Namun, Jepang mengingat dengan baik bagaimana mantan Presiden AS Richard Nixon melakukan perjalanan ke China pada tahun 1972 tanpa terlebih dahulu memberi tahu mitra Jepangnya.
Tokyo menanggapi dengan perubahan kebijakan luar negeri yang tajam menuju apa yang disebutnya “diplomasi multilateral”. Tokyo akan mengalami “kejutan” dari Trump sekarang persis seperti “kejutan” dari Nixon saat itu – sebagai serangan balik. Jepang akan melindungi risikonya.
Jika Washington mengikuti jalan yang sama lagi dengan tidak berkonsultasi dengan Tokyo, Jepang akan menanggapinya dengan memperkuat hubungan keamanannya dengan Rusia.
Dalam istilah ekonomi, Rusia mewakili sedikit lebih dari peluang bagi Jepang untuk mendiversifikasi pasokan bahan mentahnya.

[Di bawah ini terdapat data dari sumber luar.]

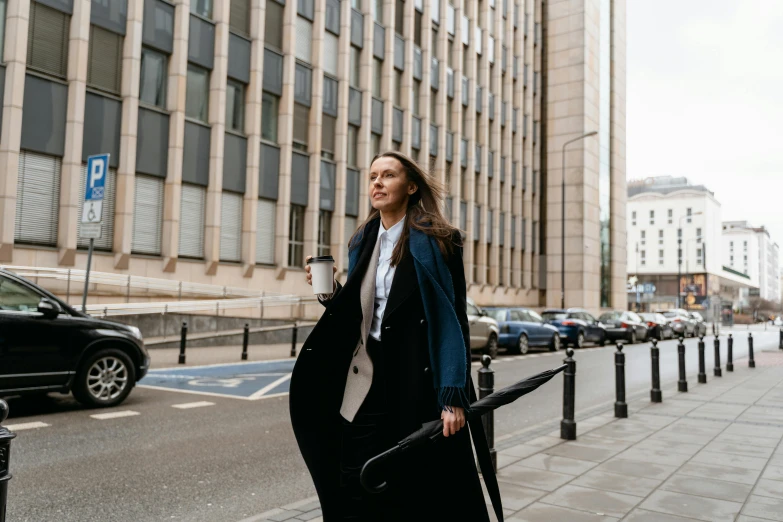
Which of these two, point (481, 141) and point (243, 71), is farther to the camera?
point (481, 141)

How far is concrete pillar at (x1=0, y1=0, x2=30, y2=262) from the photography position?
15586mm

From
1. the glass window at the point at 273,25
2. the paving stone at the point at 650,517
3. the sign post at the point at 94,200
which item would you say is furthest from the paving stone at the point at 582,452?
the glass window at the point at 273,25

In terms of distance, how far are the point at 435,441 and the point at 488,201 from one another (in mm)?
38417

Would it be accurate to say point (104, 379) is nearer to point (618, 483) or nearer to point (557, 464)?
point (557, 464)

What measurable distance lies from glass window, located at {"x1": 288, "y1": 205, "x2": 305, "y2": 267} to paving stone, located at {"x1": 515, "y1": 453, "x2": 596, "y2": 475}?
18.9 m

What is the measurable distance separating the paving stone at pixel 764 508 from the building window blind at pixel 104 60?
17637 millimetres

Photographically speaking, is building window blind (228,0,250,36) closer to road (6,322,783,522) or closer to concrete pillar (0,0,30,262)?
concrete pillar (0,0,30,262)

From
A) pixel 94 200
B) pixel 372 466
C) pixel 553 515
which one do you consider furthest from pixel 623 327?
pixel 372 466

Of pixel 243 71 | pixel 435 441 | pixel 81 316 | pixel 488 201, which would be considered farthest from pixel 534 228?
pixel 435 441

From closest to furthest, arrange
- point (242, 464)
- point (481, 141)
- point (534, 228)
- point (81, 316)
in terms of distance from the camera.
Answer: point (242, 464), point (81, 316), point (481, 141), point (534, 228)

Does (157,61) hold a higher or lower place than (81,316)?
higher

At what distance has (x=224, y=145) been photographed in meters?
21.4

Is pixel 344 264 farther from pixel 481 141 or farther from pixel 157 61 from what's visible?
pixel 481 141

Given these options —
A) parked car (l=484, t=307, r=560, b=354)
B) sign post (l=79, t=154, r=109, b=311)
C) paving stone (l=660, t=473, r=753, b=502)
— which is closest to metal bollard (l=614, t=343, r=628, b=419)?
paving stone (l=660, t=473, r=753, b=502)
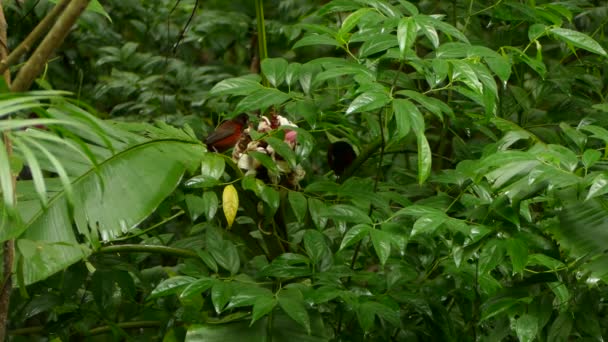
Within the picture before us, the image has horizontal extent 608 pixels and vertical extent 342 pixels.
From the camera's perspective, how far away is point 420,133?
142 cm

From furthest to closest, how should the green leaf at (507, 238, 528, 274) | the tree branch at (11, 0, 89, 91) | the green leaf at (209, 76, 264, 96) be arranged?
the green leaf at (209, 76, 264, 96) → the green leaf at (507, 238, 528, 274) → the tree branch at (11, 0, 89, 91)

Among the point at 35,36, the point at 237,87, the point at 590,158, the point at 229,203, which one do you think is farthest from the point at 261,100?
the point at 590,158

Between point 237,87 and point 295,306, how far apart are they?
42 centimetres

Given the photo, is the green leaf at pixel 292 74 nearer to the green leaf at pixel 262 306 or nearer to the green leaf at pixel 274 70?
the green leaf at pixel 274 70

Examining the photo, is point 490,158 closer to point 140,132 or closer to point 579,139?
point 579,139

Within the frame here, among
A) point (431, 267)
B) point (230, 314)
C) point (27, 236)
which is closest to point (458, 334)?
point (431, 267)

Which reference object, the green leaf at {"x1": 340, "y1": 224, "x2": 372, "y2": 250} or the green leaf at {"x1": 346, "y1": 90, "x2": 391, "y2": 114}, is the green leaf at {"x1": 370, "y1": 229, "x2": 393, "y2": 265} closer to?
the green leaf at {"x1": 340, "y1": 224, "x2": 372, "y2": 250}

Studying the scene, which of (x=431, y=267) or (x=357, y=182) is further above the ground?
(x=357, y=182)

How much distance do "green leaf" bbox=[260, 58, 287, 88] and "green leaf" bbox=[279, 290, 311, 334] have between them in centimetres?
39

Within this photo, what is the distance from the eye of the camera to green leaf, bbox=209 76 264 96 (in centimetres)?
165

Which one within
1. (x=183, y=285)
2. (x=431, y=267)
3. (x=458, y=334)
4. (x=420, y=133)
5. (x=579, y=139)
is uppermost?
(x=420, y=133)

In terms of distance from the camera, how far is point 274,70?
1.70 m

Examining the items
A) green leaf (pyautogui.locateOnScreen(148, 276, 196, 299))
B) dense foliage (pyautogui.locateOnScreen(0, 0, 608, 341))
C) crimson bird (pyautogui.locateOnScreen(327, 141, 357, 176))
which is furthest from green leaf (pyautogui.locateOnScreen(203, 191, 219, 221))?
crimson bird (pyautogui.locateOnScreen(327, 141, 357, 176))

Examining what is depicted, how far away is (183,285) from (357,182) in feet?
1.25
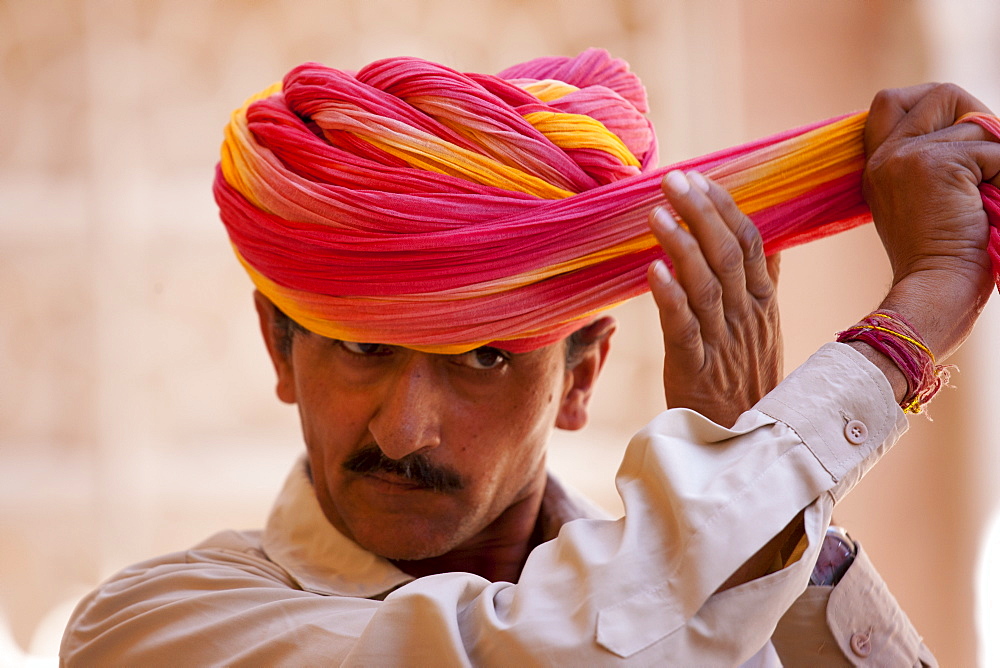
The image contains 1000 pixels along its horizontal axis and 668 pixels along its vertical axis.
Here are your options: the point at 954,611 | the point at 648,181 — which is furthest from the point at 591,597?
the point at 954,611

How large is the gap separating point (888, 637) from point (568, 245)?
65 centimetres

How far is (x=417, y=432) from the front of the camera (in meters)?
1.28

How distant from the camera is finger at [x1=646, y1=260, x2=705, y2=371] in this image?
40.8 inches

Namun, bagi Moskow, Jepang adalah sumber potensial investasi dan teknologi yang sangat dibutuhkan di Timur Jauh Rusia. Ini juga merupakan peluang untuk mendiversifikasi kemitraannya di Asia dan mengurangi ketergantungan Rusia yang berlebihan pada pasar China.
Singkatnya, Jepang tertarik pada dialog karena alasan keamanan, dan Rusia karena alasan keuntungan ekonomi. Motifnya berbeda, namun keduanya memiliki kepentingan yang sama dalam menjalin hubungan yang normal.
Tujuan ini, lebih dari keinginan untuk membuat perjanjian damai atau menyelesaikan masalah Kepulauan Kuril, akan mendorong kedua negara menuju dialog politik yang lebih erat.
Dmitri Streltsov adalah pakar studi Jepang dan editor almanak “Jepang”.